### Stored rows
********************

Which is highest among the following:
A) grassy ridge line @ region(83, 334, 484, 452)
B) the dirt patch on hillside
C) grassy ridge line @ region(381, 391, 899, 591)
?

********************

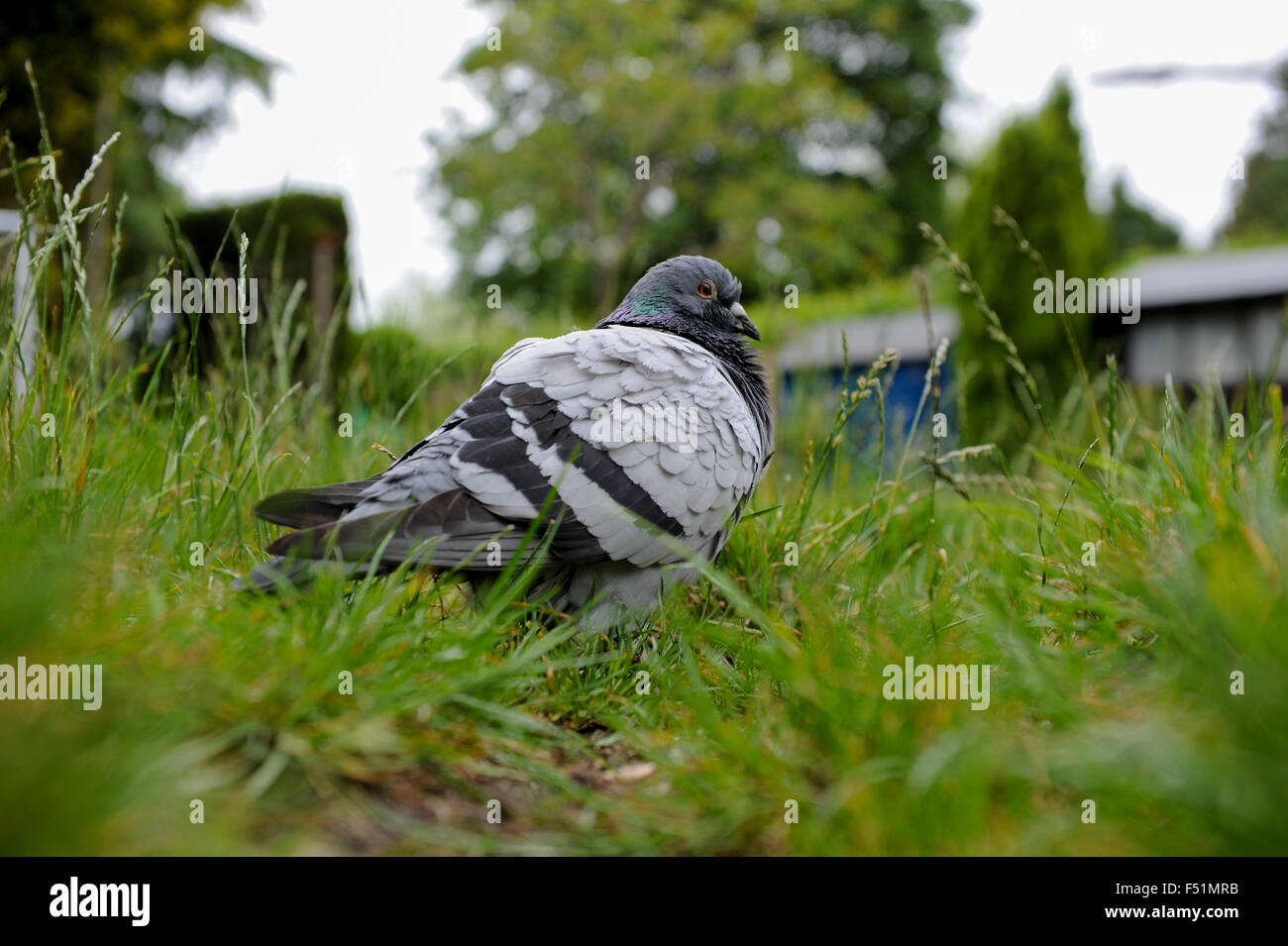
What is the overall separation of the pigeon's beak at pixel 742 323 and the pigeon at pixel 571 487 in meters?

********************

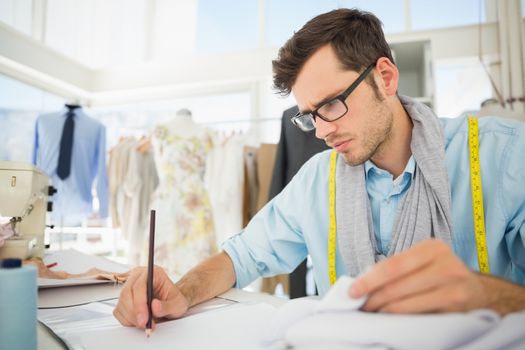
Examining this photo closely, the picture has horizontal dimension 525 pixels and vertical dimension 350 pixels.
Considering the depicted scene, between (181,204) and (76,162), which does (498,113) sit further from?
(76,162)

********************

### Goal
Find each line in the entries above that contains the string "grassy", and copy those lines out. A match must have the same capitalization.

### Problem solution
A) grassy ridge line @ region(83, 334, 484, 452)
C) grassy ridge line @ region(381, 391, 899, 591)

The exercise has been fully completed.